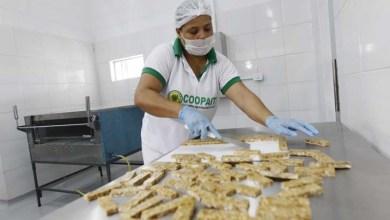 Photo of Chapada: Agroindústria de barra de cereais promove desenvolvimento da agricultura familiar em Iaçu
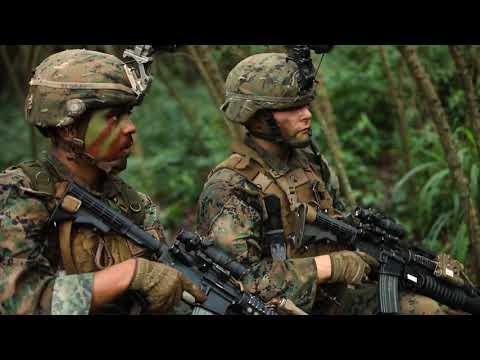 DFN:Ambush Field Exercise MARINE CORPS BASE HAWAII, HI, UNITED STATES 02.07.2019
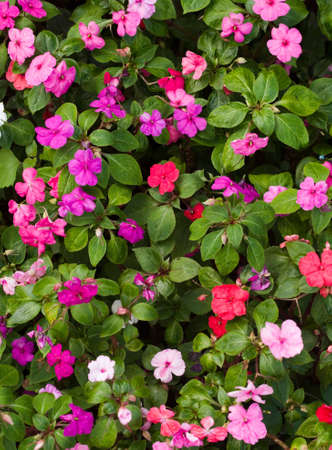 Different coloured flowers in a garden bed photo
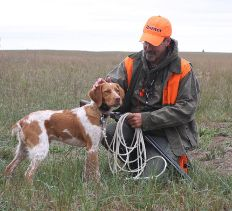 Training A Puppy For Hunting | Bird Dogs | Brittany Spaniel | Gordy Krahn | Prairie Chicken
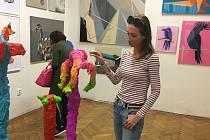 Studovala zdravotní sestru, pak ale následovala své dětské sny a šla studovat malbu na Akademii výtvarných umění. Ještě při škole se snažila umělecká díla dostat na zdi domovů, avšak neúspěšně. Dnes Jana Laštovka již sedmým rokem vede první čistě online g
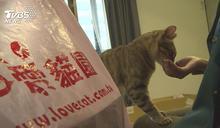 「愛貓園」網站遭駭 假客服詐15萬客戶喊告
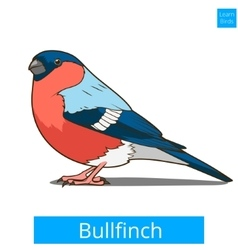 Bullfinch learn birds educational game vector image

==============================

- **Instructions to follow**
Transcribe each record above exactly, leaving every picture out of the copy.

- **Written solution**
 Photo of Chapada: Agroindústria de barra de cereais promove desenvolvimento da agricultura familiar em Iaçu
 DFN:Ambush Field Exercise MARINE CORPS BASE HAWAII, HI, UNITED STATES 02.07.2019
 Different coloured flowers in a garden bed photo
 Training A Puppy For Hunting | Bird Dogs | Brittany Spaniel | Gordy Krahn | Prairie Chicken
 Studovala zdravotní sestru, pak ale následovala své dětské sny a šla studovat malbu na Akademii výtvarných umění. Ještě při škole se snažila umělecká díla dostat na zdi domovů, avšak neúspěšně. Dnes Jana Laštovka již sedmým rokem vede první čistě online g
 「愛貓園」網站遭駭 假客服詐15萬客戶喊告
 Bullfinch learn birds educational game vector image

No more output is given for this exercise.